Tiffany Payne, Community Researcher on Influential Women

Influential Woman · Housing/Homelessness Advocacy

Tiffany Payne

Community Researcher, Institute for Community Health

Boston, MA

1Award received

Certifications · Degrees · Memberships

Degree Degree in Public Health (completing May 21st Degree 2026) Cert Certificate in Clinical Research Member Women in Bio Member NAACP (past involvement Member Receives newsletters) Member Bedford Chamber of Commerce

Her Story

About Tiffany

My role in community advocacy all started with having the lived-in experience of going through homelessness. During that period of transition, I was able to see the systems that were set up for people going through transitional periods in their life, from the barriers to all types of things. Some people make it out and succeed, and some people still stay stagnant. A lot of those times when I was going through that, I just felt stuck, and I wanted to get out of that situation, especially dealing with being a mother of three, with two of my children also facing developmental challenges as far as having autism. Going through all those transitional periods of time made me think about how to work through the systems. That's when I curated my own systems of navigating and getting from surviving to thriving. After building up on those skills, meeting who I've met, networking, and getting through those systems, after getting out of my transition, which was about a good period of 2 years, I remained stable and decided that I wanted to really hone in on those skills that I had managed when I was in transition and become more of an advocate for others that were facing similar transitions and barriers. My day really looks like helping those to get from surviving to thriving, and that consists of outreaching, emails, setting up interviews for research studies where we're trying to figure out how people get through their periods of transitional housing to permanent housing. We're in the depths of interviewing folks to identify what are the real causes behind those barriers. It's a lot of outreaching, talking, advocacy, building on resources out in the community that people may need, communication back and forth, meeting with people face-to-face, networking within the housing support programs. I end my day with recapping everything I've done, but it doesn't end because I also do a lot of community work within my own community and with my kids' school.

Her Interview

Ten minutes with Tiffany

01What advice would you give to young women entering your industry?

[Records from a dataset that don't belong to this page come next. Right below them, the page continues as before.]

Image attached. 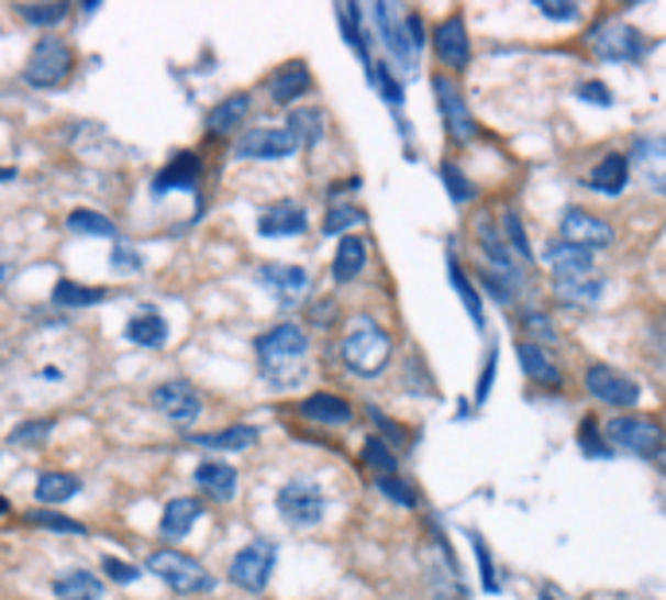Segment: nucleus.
Here are the masks:
<instances>
[{
  "mask_svg": "<svg viewBox=\"0 0 666 600\" xmlns=\"http://www.w3.org/2000/svg\"><path fill=\"white\" fill-rule=\"evenodd\" d=\"M257 281H262L265 292H274L285 309H289V304H297V300L308 292V285H312V281H308V269H300V266H277V262H269V266L257 269Z\"/></svg>",
  "mask_w": 666,
  "mask_h": 600,
  "instance_id": "obj_15",
  "label": "nucleus"
},
{
  "mask_svg": "<svg viewBox=\"0 0 666 600\" xmlns=\"http://www.w3.org/2000/svg\"><path fill=\"white\" fill-rule=\"evenodd\" d=\"M257 363L269 386H289L304 382L308 375V335L300 324H277L265 335H257Z\"/></svg>",
  "mask_w": 666,
  "mask_h": 600,
  "instance_id": "obj_1",
  "label": "nucleus"
},
{
  "mask_svg": "<svg viewBox=\"0 0 666 600\" xmlns=\"http://www.w3.org/2000/svg\"><path fill=\"white\" fill-rule=\"evenodd\" d=\"M378 491H382V496H390L393 503H402V507L418 503V491H413L410 484L398 480V476H386V480H378Z\"/></svg>",
  "mask_w": 666,
  "mask_h": 600,
  "instance_id": "obj_45",
  "label": "nucleus"
},
{
  "mask_svg": "<svg viewBox=\"0 0 666 600\" xmlns=\"http://www.w3.org/2000/svg\"><path fill=\"white\" fill-rule=\"evenodd\" d=\"M519 363H522V370H526V375L534 378V382L562 386V370H557V363L550 359L542 343H534V340L519 343Z\"/></svg>",
  "mask_w": 666,
  "mask_h": 600,
  "instance_id": "obj_27",
  "label": "nucleus"
},
{
  "mask_svg": "<svg viewBox=\"0 0 666 600\" xmlns=\"http://www.w3.org/2000/svg\"><path fill=\"white\" fill-rule=\"evenodd\" d=\"M102 569L113 577V581H121V585L137 581V577H141V569H137V566H125V562H118V557H106V562H102Z\"/></svg>",
  "mask_w": 666,
  "mask_h": 600,
  "instance_id": "obj_48",
  "label": "nucleus"
},
{
  "mask_svg": "<svg viewBox=\"0 0 666 600\" xmlns=\"http://www.w3.org/2000/svg\"><path fill=\"white\" fill-rule=\"evenodd\" d=\"M546 266L557 281H581V277H592V254L581 246H569V242H550L546 246Z\"/></svg>",
  "mask_w": 666,
  "mask_h": 600,
  "instance_id": "obj_19",
  "label": "nucleus"
},
{
  "mask_svg": "<svg viewBox=\"0 0 666 600\" xmlns=\"http://www.w3.org/2000/svg\"><path fill=\"white\" fill-rule=\"evenodd\" d=\"M441 176H444V184H448V196H453L456 203H468V199H476V184H471L468 176L456 168V164H444Z\"/></svg>",
  "mask_w": 666,
  "mask_h": 600,
  "instance_id": "obj_42",
  "label": "nucleus"
},
{
  "mask_svg": "<svg viewBox=\"0 0 666 600\" xmlns=\"http://www.w3.org/2000/svg\"><path fill=\"white\" fill-rule=\"evenodd\" d=\"M312 90V75H308L304 63H285L274 78H269V98L274 105H292L297 98H304Z\"/></svg>",
  "mask_w": 666,
  "mask_h": 600,
  "instance_id": "obj_23",
  "label": "nucleus"
},
{
  "mask_svg": "<svg viewBox=\"0 0 666 600\" xmlns=\"http://www.w3.org/2000/svg\"><path fill=\"white\" fill-rule=\"evenodd\" d=\"M191 445L199 448H219V453H234V448H249L257 441V429L254 425H231L222 429V433H196L188 437Z\"/></svg>",
  "mask_w": 666,
  "mask_h": 600,
  "instance_id": "obj_30",
  "label": "nucleus"
},
{
  "mask_svg": "<svg viewBox=\"0 0 666 600\" xmlns=\"http://www.w3.org/2000/svg\"><path fill=\"white\" fill-rule=\"evenodd\" d=\"M196 484L207 491V496H214L219 503H226V499H234V491H238V471L222 460H203L196 468Z\"/></svg>",
  "mask_w": 666,
  "mask_h": 600,
  "instance_id": "obj_25",
  "label": "nucleus"
},
{
  "mask_svg": "<svg viewBox=\"0 0 666 600\" xmlns=\"http://www.w3.org/2000/svg\"><path fill=\"white\" fill-rule=\"evenodd\" d=\"M52 300L63 312H75V309H90V304H102L106 289H86V285H78V281H59L52 292Z\"/></svg>",
  "mask_w": 666,
  "mask_h": 600,
  "instance_id": "obj_33",
  "label": "nucleus"
},
{
  "mask_svg": "<svg viewBox=\"0 0 666 600\" xmlns=\"http://www.w3.org/2000/svg\"><path fill=\"white\" fill-rule=\"evenodd\" d=\"M577 98L589 105H612V90L604 82H581L577 86Z\"/></svg>",
  "mask_w": 666,
  "mask_h": 600,
  "instance_id": "obj_47",
  "label": "nucleus"
},
{
  "mask_svg": "<svg viewBox=\"0 0 666 600\" xmlns=\"http://www.w3.org/2000/svg\"><path fill=\"white\" fill-rule=\"evenodd\" d=\"M581 445H585V453H592V456H604L608 448H600L597 445V421H585V429H581Z\"/></svg>",
  "mask_w": 666,
  "mask_h": 600,
  "instance_id": "obj_52",
  "label": "nucleus"
},
{
  "mask_svg": "<svg viewBox=\"0 0 666 600\" xmlns=\"http://www.w3.org/2000/svg\"><path fill=\"white\" fill-rule=\"evenodd\" d=\"M125 340L137 343V347H164L168 343V324H164V316L156 309H141L129 316Z\"/></svg>",
  "mask_w": 666,
  "mask_h": 600,
  "instance_id": "obj_26",
  "label": "nucleus"
},
{
  "mask_svg": "<svg viewBox=\"0 0 666 600\" xmlns=\"http://www.w3.org/2000/svg\"><path fill=\"white\" fill-rule=\"evenodd\" d=\"M285 129L297 137V145L312 148V145H320V137H324V113H320V110H297Z\"/></svg>",
  "mask_w": 666,
  "mask_h": 600,
  "instance_id": "obj_35",
  "label": "nucleus"
},
{
  "mask_svg": "<svg viewBox=\"0 0 666 600\" xmlns=\"http://www.w3.org/2000/svg\"><path fill=\"white\" fill-rule=\"evenodd\" d=\"M628 176H632V164H628V156L624 153H608L589 168V176H585V188L597 191V196L615 199V196H624Z\"/></svg>",
  "mask_w": 666,
  "mask_h": 600,
  "instance_id": "obj_16",
  "label": "nucleus"
},
{
  "mask_svg": "<svg viewBox=\"0 0 666 600\" xmlns=\"http://www.w3.org/2000/svg\"><path fill=\"white\" fill-rule=\"evenodd\" d=\"M433 43H436V59H441L444 67L464 70L471 63V40H468V27H464L460 16L444 20V24L436 27Z\"/></svg>",
  "mask_w": 666,
  "mask_h": 600,
  "instance_id": "obj_17",
  "label": "nucleus"
},
{
  "mask_svg": "<svg viewBox=\"0 0 666 600\" xmlns=\"http://www.w3.org/2000/svg\"><path fill=\"white\" fill-rule=\"evenodd\" d=\"M604 281L600 277H581V281H557V300L569 304V309H585V304H597Z\"/></svg>",
  "mask_w": 666,
  "mask_h": 600,
  "instance_id": "obj_34",
  "label": "nucleus"
},
{
  "mask_svg": "<svg viewBox=\"0 0 666 600\" xmlns=\"http://www.w3.org/2000/svg\"><path fill=\"white\" fill-rule=\"evenodd\" d=\"M585 386H589V395L604 405H635L643 395L635 378H628L624 370L615 367H604V363H592V367L585 370Z\"/></svg>",
  "mask_w": 666,
  "mask_h": 600,
  "instance_id": "obj_11",
  "label": "nucleus"
},
{
  "mask_svg": "<svg viewBox=\"0 0 666 600\" xmlns=\"http://www.w3.org/2000/svg\"><path fill=\"white\" fill-rule=\"evenodd\" d=\"M343 363H347L351 375L359 378H375L386 370V363H390L393 355V340L390 332H386L382 324H375L370 316H355L347 327V335H343Z\"/></svg>",
  "mask_w": 666,
  "mask_h": 600,
  "instance_id": "obj_2",
  "label": "nucleus"
},
{
  "mask_svg": "<svg viewBox=\"0 0 666 600\" xmlns=\"http://www.w3.org/2000/svg\"><path fill=\"white\" fill-rule=\"evenodd\" d=\"M332 320H335V304H332V300H320V304H317V324H332Z\"/></svg>",
  "mask_w": 666,
  "mask_h": 600,
  "instance_id": "obj_55",
  "label": "nucleus"
},
{
  "mask_svg": "<svg viewBox=\"0 0 666 600\" xmlns=\"http://www.w3.org/2000/svg\"><path fill=\"white\" fill-rule=\"evenodd\" d=\"M433 90H436V105H441V113H444V125H448V137H453L456 145H468V141L476 137V121H471L468 105H464L460 86H456L448 75H436Z\"/></svg>",
  "mask_w": 666,
  "mask_h": 600,
  "instance_id": "obj_14",
  "label": "nucleus"
},
{
  "mask_svg": "<svg viewBox=\"0 0 666 600\" xmlns=\"http://www.w3.org/2000/svg\"><path fill=\"white\" fill-rule=\"evenodd\" d=\"M27 523L47 526L52 534H86V526L78 523V519H67V514H55V511H32L27 514Z\"/></svg>",
  "mask_w": 666,
  "mask_h": 600,
  "instance_id": "obj_40",
  "label": "nucleus"
},
{
  "mask_svg": "<svg viewBox=\"0 0 666 600\" xmlns=\"http://www.w3.org/2000/svg\"><path fill=\"white\" fill-rule=\"evenodd\" d=\"M141 266H145V262H141V254L133 246H118V249H113V269H129V274H137Z\"/></svg>",
  "mask_w": 666,
  "mask_h": 600,
  "instance_id": "obj_49",
  "label": "nucleus"
},
{
  "mask_svg": "<svg viewBox=\"0 0 666 600\" xmlns=\"http://www.w3.org/2000/svg\"><path fill=\"white\" fill-rule=\"evenodd\" d=\"M148 574H153L156 581L168 585L171 592H184V597L207 592L214 585V577L199 566L196 557L180 554V549H156V554L148 557Z\"/></svg>",
  "mask_w": 666,
  "mask_h": 600,
  "instance_id": "obj_3",
  "label": "nucleus"
},
{
  "mask_svg": "<svg viewBox=\"0 0 666 600\" xmlns=\"http://www.w3.org/2000/svg\"><path fill=\"white\" fill-rule=\"evenodd\" d=\"M277 511L289 526H317L328 511V496L312 480H289L277 491Z\"/></svg>",
  "mask_w": 666,
  "mask_h": 600,
  "instance_id": "obj_7",
  "label": "nucleus"
},
{
  "mask_svg": "<svg viewBox=\"0 0 666 600\" xmlns=\"http://www.w3.org/2000/svg\"><path fill=\"white\" fill-rule=\"evenodd\" d=\"M503 242H507V249L511 254H519L522 262L530 257V242H526V231H522V219L514 211H507L503 214Z\"/></svg>",
  "mask_w": 666,
  "mask_h": 600,
  "instance_id": "obj_41",
  "label": "nucleus"
},
{
  "mask_svg": "<svg viewBox=\"0 0 666 600\" xmlns=\"http://www.w3.org/2000/svg\"><path fill=\"white\" fill-rule=\"evenodd\" d=\"M658 468L666 471V448H663V453H658Z\"/></svg>",
  "mask_w": 666,
  "mask_h": 600,
  "instance_id": "obj_56",
  "label": "nucleus"
},
{
  "mask_svg": "<svg viewBox=\"0 0 666 600\" xmlns=\"http://www.w3.org/2000/svg\"><path fill=\"white\" fill-rule=\"evenodd\" d=\"M67 4L63 0H52V4H16V16L27 20L35 27H59L67 20Z\"/></svg>",
  "mask_w": 666,
  "mask_h": 600,
  "instance_id": "obj_37",
  "label": "nucleus"
},
{
  "mask_svg": "<svg viewBox=\"0 0 666 600\" xmlns=\"http://www.w3.org/2000/svg\"><path fill=\"white\" fill-rule=\"evenodd\" d=\"M370 82L382 86V98H386V102H390V105L402 102V86H398V78H393L386 67H370Z\"/></svg>",
  "mask_w": 666,
  "mask_h": 600,
  "instance_id": "obj_46",
  "label": "nucleus"
},
{
  "mask_svg": "<svg viewBox=\"0 0 666 600\" xmlns=\"http://www.w3.org/2000/svg\"><path fill=\"white\" fill-rule=\"evenodd\" d=\"M67 231H75V234H95V238H113V234H118V226H113V219H106L102 211L78 207V211H70Z\"/></svg>",
  "mask_w": 666,
  "mask_h": 600,
  "instance_id": "obj_36",
  "label": "nucleus"
},
{
  "mask_svg": "<svg viewBox=\"0 0 666 600\" xmlns=\"http://www.w3.org/2000/svg\"><path fill=\"white\" fill-rule=\"evenodd\" d=\"M604 441L615 448H624L632 456H658L663 453V425L655 418H640V413H628V418H612L604 425Z\"/></svg>",
  "mask_w": 666,
  "mask_h": 600,
  "instance_id": "obj_5",
  "label": "nucleus"
},
{
  "mask_svg": "<svg viewBox=\"0 0 666 600\" xmlns=\"http://www.w3.org/2000/svg\"><path fill=\"white\" fill-rule=\"evenodd\" d=\"M55 597H59V600H102L106 585L98 581L95 574L75 569V574H63L59 581H55Z\"/></svg>",
  "mask_w": 666,
  "mask_h": 600,
  "instance_id": "obj_31",
  "label": "nucleus"
},
{
  "mask_svg": "<svg viewBox=\"0 0 666 600\" xmlns=\"http://www.w3.org/2000/svg\"><path fill=\"white\" fill-rule=\"evenodd\" d=\"M55 429V421H47V418H40V421H24V425H16L12 429V445H40L47 433Z\"/></svg>",
  "mask_w": 666,
  "mask_h": 600,
  "instance_id": "obj_43",
  "label": "nucleus"
},
{
  "mask_svg": "<svg viewBox=\"0 0 666 600\" xmlns=\"http://www.w3.org/2000/svg\"><path fill=\"white\" fill-rule=\"evenodd\" d=\"M274 566H277V546L269 538H254L234 554L231 581L249 592H262L269 585V577H274Z\"/></svg>",
  "mask_w": 666,
  "mask_h": 600,
  "instance_id": "obj_8",
  "label": "nucleus"
},
{
  "mask_svg": "<svg viewBox=\"0 0 666 600\" xmlns=\"http://www.w3.org/2000/svg\"><path fill=\"white\" fill-rule=\"evenodd\" d=\"M297 137H292L289 129H249L234 141V156L238 160H289L297 153Z\"/></svg>",
  "mask_w": 666,
  "mask_h": 600,
  "instance_id": "obj_10",
  "label": "nucleus"
},
{
  "mask_svg": "<svg viewBox=\"0 0 666 600\" xmlns=\"http://www.w3.org/2000/svg\"><path fill=\"white\" fill-rule=\"evenodd\" d=\"M70 63H75L70 43H63L59 35H43V40L35 43V52H32V59H27V67H24V82L40 86V90H47V86H59L63 78L70 75Z\"/></svg>",
  "mask_w": 666,
  "mask_h": 600,
  "instance_id": "obj_6",
  "label": "nucleus"
},
{
  "mask_svg": "<svg viewBox=\"0 0 666 600\" xmlns=\"http://www.w3.org/2000/svg\"><path fill=\"white\" fill-rule=\"evenodd\" d=\"M375 24H378V35H382L386 52L406 75L418 70V47L410 43V32H406V12L393 9V4H375Z\"/></svg>",
  "mask_w": 666,
  "mask_h": 600,
  "instance_id": "obj_9",
  "label": "nucleus"
},
{
  "mask_svg": "<svg viewBox=\"0 0 666 600\" xmlns=\"http://www.w3.org/2000/svg\"><path fill=\"white\" fill-rule=\"evenodd\" d=\"M448 277H453L456 292H460V300H464V309H468V316L476 320V324H484V304H479L476 289H471V281L464 277V269H460V262H456V257H448Z\"/></svg>",
  "mask_w": 666,
  "mask_h": 600,
  "instance_id": "obj_39",
  "label": "nucleus"
},
{
  "mask_svg": "<svg viewBox=\"0 0 666 600\" xmlns=\"http://www.w3.org/2000/svg\"><path fill=\"white\" fill-rule=\"evenodd\" d=\"M615 231L608 219H600V214H589L581 211V207H573V211L562 214V242H569V246H581V249H604L612 246Z\"/></svg>",
  "mask_w": 666,
  "mask_h": 600,
  "instance_id": "obj_13",
  "label": "nucleus"
},
{
  "mask_svg": "<svg viewBox=\"0 0 666 600\" xmlns=\"http://www.w3.org/2000/svg\"><path fill=\"white\" fill-rule=\"evenodd\" d=\"M367 266V242L363 238H343L340 249H335V262H332V277L340 285L355 281Z\"/></svg>",
  "mask_w": 666,
  "mask_h": 600,
  "instance_id": "obj_28",
  "label": "nucleus"
},
{
  "mask_svg": "<svg viewBox=\"0 0 666 600\" xmlns=\"http://www.w3.org/2000/svg\"><path fill=\"white\" fill-rule=\"evenodd\" d=\"M199 171H203V164H199L196 153H176L168 160V168L156 171V180H153V196L164 199L168 191H188L196 188L199 180Z\"/></svg>",
  "mask_w": 666,
  "mask_h": 600,
  "instance_id": "obj_20",
  "label": "nucleus"
},
{
  "mask_svg": "<svg viewBox=\"0 0 666 600\" xmlns=\"http://www.w3.org/2000/svg\"><path fill=\"white\" fill-rule=\"evenodd\" d=\"M491 375H496V352H491V359H487V375L479 378V402H484L487 390H491Z\"/></svg>",
  "mask_w": 666,
  "mask_h": 600,
  "instance_id": "obj_54",
  "label": "nucleus"
},
{
  "mask_svg": "<svg viewBox=\"0 0 666 600\" xmlns=\"http://www.w3.org/2000/svg\"><path fill=\"white\" fill-rule=\"evenodd\" d=\"M300 413L308 421H324V425H347L351 421V405L340 395H312L300 405Z\"/></svg>",
  "mask_w": 666,
  "mask_h": 600,
  "instance_id": "obj_32",
  "label": "nucleus"
},
{
  "mask_svg": "<svg viewBox=\"0 0 666 600\" xmlns=\"http://www.w3.org/2000/svg\"><path fill=\"white\" fill-rule=\"evenodd\" d=\"M78 491H82V480L78 476H70V471H43L40 484H35V499L40 503H67V499H75Z\"/></svg>",
  "mask_w": 666,
  "mask_h": 600,
  "instance_id": "obj_29",
  "label": "nucleus"
},
{
  "mask_svg": "<svg viewBox=\"0 0 666 600\" xmlns=\"http://www.w3.org/2000/svg\"><path fill=\"white\" fill-rule=\"evenodd\" d=\"M355 223H363L359 207H332V211H328V219H324V231L340 234V231H347V226H355Z\"/></svg>",
  "mask_w": 666,
  "mask_h": 600,
  "instance_id": "obj_44",
  "label": "nucleus"
},
{
  "mask_svg": "<svg viewBox=\"0 0 666 600\" xmlns=\"http://www.w3.org/2000/svg\"><path fill=\"white\" fill-rule=\"evenodd\" d=\"M585 43H589L600 63H635L647 55V40H643L632 24H620V20H600V24H592Z\"/></svg>",
  "mask_w": 666,
  "mask_h": 600,
  "instance_id": "obj_4",
  "label": "nucleus"
},
{
  "mask_svg": "<svg viewBox=\"0 0 666 600\" xmlns=\"http://www.w3.org/2000/svg\"><path fill=\"white\" fill-rule=\"evenodd\" d=\"M363 460H367L370 471H378V480H386V476L398 471V456L390 453V445H386L382 437H370L367 445H363Z\"/></svg>",
  "mask_w": 666,
  "mask_h": 600,
  "instance_id": "obj_38",
  "label": "nucleus"
},
{
  "mask_svg": "<svg viewBox=\"0 0 666 600\" xmlns=\"http://www.w3.org/2000/svg\"><path fill=\"white\" fill-rule=\"evenodd\" d=\"M249 110H254V98H249V95L222 98V102L207 113V133H214V137H219V133H234L238 125H246Z\"/></svg>",
  "mask_w": 666,
  "mask_h": 600,
  "instance_id": "obj_24",
  "label": "nucleus"
},
{
  "mask_svg": "<svg viewBox=\"0 0 666 600\" xmlns=\"http://www.w3.org/2000/svg\"><path fill=\"white\" fill-rule=\"evenodd\" d=\"M304 226L308 214L300 203H277L269 211H262V219H257V231L265 238H292V234H304Z\"/></svg>",
  "mask_w": 666,
  "mask_h": 600,
  "instance_id": "obj_21",
  "label": "nucleus"
},
{
  "mask_svg": "<svg viewBox=\"0 0 666 600\" xmlns=\"http://www.w3.org/2000/svg\"><path fill=\"white\" fill-rule=\"evenodd\" d=\"M534 9L550 20H577V4H554V0H539Z\"/></svg>",
  "mask_w": 666,
  "mask_h": 600,
  "instance_id": "obj_51",
  "label": "nucleus"
},
{
  "mask_svg": "<svg viewBox=\"0 0 666 600\" xmlns=\"http://www.w3.org/2000/svg\"><path fill=\"white\" fill-rule=\"evenodd\" d=\"M476 549H479V574H484L487 589L496 592V589H499V581H496V569H491V557H487V546H479V542H476Z\"/></svg>",
  "mask_w": 666,
  "mask_h": 600,
  "instance_id": "obj_53",
  "label": "nucleus"
},
{
  "mask_svg": "<svg viewBox=\"0 0 666 600\" xmlns=\"http://www.w3.org/2000/svg\"><path fill=\"white\" fill-rule=\"evenodd\" d=\"M199 514H203V503H199V499H191V496L168 499V507H164V519H160V538L164 542H180L184 534L199 523Z\"/></svg>",
  "mask_w": 666,
  "mask_h": 600,
  "instance_id": "obj_22",
  "label": "nucleus"
},
{
  "mask_svg": "<svg viewBox=\"0 0 666 600\" xmlns=\"http://www.w3.org/2000/svg\"><path fill=\"white\" fill-rule=\"evenodd\" d=\"M436 600H444V597H436Z\"/></svg>",
  "mask_w": 666,
  "mask_h": 600,
  "instance_id": "obj_58",
  "label": "nucleus"
},
{
  "mask_svg": "<svg viewBox=\"0 0 666 600\" xmlns=\"http://www.w3.org/2000/svg\"><path fill=\"white\" fill-rule=\"evenodd\" d=\"M4 277H9V266H4V262H0V281H4Z\"/></svg>",
  "mask_w": 666,
  "mask_h": 600,
  "instance_id": "obj_57",
  "label": "nucleus"
},
{
  "mask_svg": "<svg viewBox=\"0 0 666 600\" xmlns=\"http://www.w3.org/2000/svg\"><path fill=\"white\" fill-rule=\"evenodd\" d=\"M632 164L640 168V180L651 191L666 196V137H643L632 148Z\"/></svg>",
  "mask_w": 666,
  "mask_h": 600,
  "instance_id": "obj_18",
  "label": "nucleus"
},
{
  "mask_svg": "<svg viewBox=\"0 0 666 600\" xmlns=\"http://www.w3.org/2000/svg\"><path fill=\"white\" fill-rule=\"evenodd\" d=\"M153 405L156 413H164V418L171 421V425H196L199 413H203V398H199L196 386L188 382H160L153 390Z\"/></svg>",
  "mask_w": 666,
  "mask_h": 600,
  "instance_id": "obj_12",
  "label": "nucleus"
},
{
  "mask_svg": "<svg viewBox=\"0 0 666 600\" xmlns=\"http://www.w3.org/2000/svg\"><path fill=\"white\" fill-rule=\"evenodd\" d=\"M522 324L530 327V332H539L542 340L546 343H557V332H554V324H550L546 316H542V312H526V316H522Z\"/></svg>",
  "mask_w": 666,
  "mask_h": 600,
  "instance_id": "obj_50",
  "label": "nucleus"
}]
</instances>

Do what your passion is, do what drives you. For me, that's a lot of different branches. It started from one, but it branched out to so many, and even though I may not have full time in those things, I still make it a part of my time to be involved in some way or somehow, even if it's just 30 minutes or an hour to 5 hours a month or so to still feel that I'm involved and still feel that I'm still passionate about that. I have a business, I'm doing all this volunteer work, and I'm trying to gear myself into the life science sphere with my education and career direction, but I still make it a part to be a part of those things that make me who I am today and for me to be able to do the things that I want to do. I'm not just restricted to one role, I have multiple different avenues to where I can garner my career, my passion, my goals, my determination, any of that field. I always surround myself with those that know more than me, or at least even some that may not even know more than me, but to give them that kind of inspiration. I have a lot to prove, and I'm still learning, I'm still growing, even though I have so many different avenues of where I pivot in. The close connections and mentorship is always, always important. You really need to have that background of having that support, because you don't want to just be in it as yourself. A lot of people are doing things on their own and not seeking the output of networking or opportunities from others just to validate, like, hey, is this something good, or that mentorship.